Given instruction: Rewrite the listing below, swapping the phrase "corrugated metal roof" for "tin roof" everywhere it occurs and leaving everything else unchanged.

Supplied material:

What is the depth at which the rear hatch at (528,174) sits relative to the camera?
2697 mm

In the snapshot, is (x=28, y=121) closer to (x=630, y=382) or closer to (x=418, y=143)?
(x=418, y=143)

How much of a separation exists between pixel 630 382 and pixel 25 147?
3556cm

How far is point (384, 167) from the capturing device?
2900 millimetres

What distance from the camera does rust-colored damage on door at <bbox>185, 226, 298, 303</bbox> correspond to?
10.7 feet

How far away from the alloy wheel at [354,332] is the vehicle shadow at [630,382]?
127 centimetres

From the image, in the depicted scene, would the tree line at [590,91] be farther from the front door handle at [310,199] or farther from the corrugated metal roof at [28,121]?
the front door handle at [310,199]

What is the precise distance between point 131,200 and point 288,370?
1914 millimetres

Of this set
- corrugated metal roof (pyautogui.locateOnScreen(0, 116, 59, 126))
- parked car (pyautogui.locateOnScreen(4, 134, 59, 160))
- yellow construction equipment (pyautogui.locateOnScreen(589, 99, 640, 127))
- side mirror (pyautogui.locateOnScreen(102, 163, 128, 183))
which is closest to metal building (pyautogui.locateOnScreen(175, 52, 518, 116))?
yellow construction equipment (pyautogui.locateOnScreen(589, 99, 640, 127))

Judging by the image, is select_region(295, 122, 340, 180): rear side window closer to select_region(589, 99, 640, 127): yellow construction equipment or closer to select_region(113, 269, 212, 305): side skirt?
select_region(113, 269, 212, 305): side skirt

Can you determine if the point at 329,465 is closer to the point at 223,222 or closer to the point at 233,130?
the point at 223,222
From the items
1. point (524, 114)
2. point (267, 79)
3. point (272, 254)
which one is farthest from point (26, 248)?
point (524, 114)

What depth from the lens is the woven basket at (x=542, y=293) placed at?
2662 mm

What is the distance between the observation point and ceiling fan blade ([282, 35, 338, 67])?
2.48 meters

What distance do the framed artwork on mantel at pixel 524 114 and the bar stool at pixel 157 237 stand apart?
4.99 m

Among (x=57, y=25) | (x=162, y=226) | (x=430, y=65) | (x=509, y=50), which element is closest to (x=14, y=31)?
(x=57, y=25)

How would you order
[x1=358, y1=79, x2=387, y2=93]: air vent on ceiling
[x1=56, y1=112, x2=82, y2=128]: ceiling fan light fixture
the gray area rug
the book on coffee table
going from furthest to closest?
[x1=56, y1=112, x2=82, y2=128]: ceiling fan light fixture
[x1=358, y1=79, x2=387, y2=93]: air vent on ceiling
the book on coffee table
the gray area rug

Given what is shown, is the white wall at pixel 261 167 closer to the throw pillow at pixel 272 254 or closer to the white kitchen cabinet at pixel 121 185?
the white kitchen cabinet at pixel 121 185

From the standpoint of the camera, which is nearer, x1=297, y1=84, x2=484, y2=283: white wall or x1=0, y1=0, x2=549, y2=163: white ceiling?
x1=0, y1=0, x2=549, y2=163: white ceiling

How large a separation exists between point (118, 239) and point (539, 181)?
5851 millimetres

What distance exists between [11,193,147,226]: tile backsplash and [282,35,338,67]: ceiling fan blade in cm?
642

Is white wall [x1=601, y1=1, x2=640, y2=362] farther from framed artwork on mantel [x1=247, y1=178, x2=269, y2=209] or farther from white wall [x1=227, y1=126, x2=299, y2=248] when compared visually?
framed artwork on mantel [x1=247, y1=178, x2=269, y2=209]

Output for this task:
What is the depth at which the rear hatch at (528,174) sits relative to the camera?
2697 mm

In the snapshot, is (x=28, y=121) closer to (x=630, y=382) or closer to (x=418, y=143)?
(x=418, y=143)

How much of a separation exists between pixel 630 382 and pixel 25 147?
3556cm

How far is point (384, 167) from the capturing device?
2900 millimetres

What distance from the camera does rust-colored damage on door at <bbox>185, 226, 298, 303</bbox> correspond to?
10.7 feet

How far away from the alloy wheel at [354,332] is the vehicle shadow at [630,382]?
127 centimetres

From the image, in the depicted scene, would the tree line at [590,91] be farther from the front door handle at [310,199] or farther from the tin roof at [28,121]?
the front door handle at [310,199]

What is the precise distance between point 131,200 and point 288,370?
1914 millimetres

Of this set
- tin roof (pyautogui.locateOnScreen(0, 116, 59, 126))
- parked car (pyautogui.locateOnScreen(4, 134, 59, 160))
- yellow construction equipment (pyautogui.locateOnScreen(589, 99, 640, 127))
- side mirror (pyautogui.locateOnScreen(102, 163, 128, 183))
which is closest to metal building (pyautogui.locateOnScreen(175, 52, 518, 116))?
yellow construction equipment (pyautogui.locateOnScreen(589, 99, 640, 127))

Judging by the image, is select_region(295, 122, 340, 180): rear side window closer to select_region(589, 99, 640, 127): yellow construction equipment or closer to select_region(113, 269, 212, 305): side skirt?
select_region(113, 269, 212, 305): side skirt

Can you determine if the point at 329,465 is closer to the point at 223,222 or closer to the point at 233,130?
the point at 223,222
From the items
1. point (524, 114)
2. point (267, 79)
3. point (272, 254)
which one is farthest from point (26, 248)?
point (524, 114)

What depth from the lens is the woven basket at (x=542, y=293) placed at?
2662 mm

What is the distance between the observation point and ceiling fan blade ([282, 35, 338, 67])?
2.48 meters

What distance do the framed artwork on mantel at pixel 524 114 and the bar stool at pixel 157 237 stand apart?
4.99 m

Among (x=57, y=25) | (x=162, y=226) | (x=430, y=65) | (x=509, y=50), which element is closest to (x=14, y=31)?
(x=57, y=25)

How would you order
[x1=358, y1=79, x2=387, y2=93]: air vent on ceiling
[x1=56, y1=112, x2=82, y2=128]: ceiling fan light fixture
the gray area rug
the book on coffee table
going from furthest to closest?
[x1=56, y1=112, x2=82, y2=128]: ceiling fan light fixture
[x1=358, y1=79, x2=387, y2=93]: air vent on ceiling
the book on coffee table
the gray area rug

Given what is shown, is the white wall at pixel 261 167 closer to the throw pillow at pixel 272 254 or closer to the white kitchen cabinet at pixel 121 185?
the white kitchen cabinet at pixel 121 185

From the standpoint of the camera, which is nearer, x1=297, y1=84, x2=484, y2=283: white wall or x1=0, y1=0, x2=549, y2=163: white ceiling?
x1=0, y1=0, x2=549, y2=163: white ceiling

How large a separation exists between point (118, 239) and point (539, 181)?
5851 millimetres

What distance exists between [11,193,147,226]: tile backsplash and [282,35,338,67]: ceiling fan blade in cm?
642

Is white wall [x1=601, y1=1, x2=640, y2=362] farther from framed artwork on mantel [x1=247, y1=178, x2=269, y2=209] or farther from white wall [x1=227, y1=126, x2=299, y2=248] when compared visually?
framed artwork on mantel [x1=247, y1=178, x2=269, y2=209]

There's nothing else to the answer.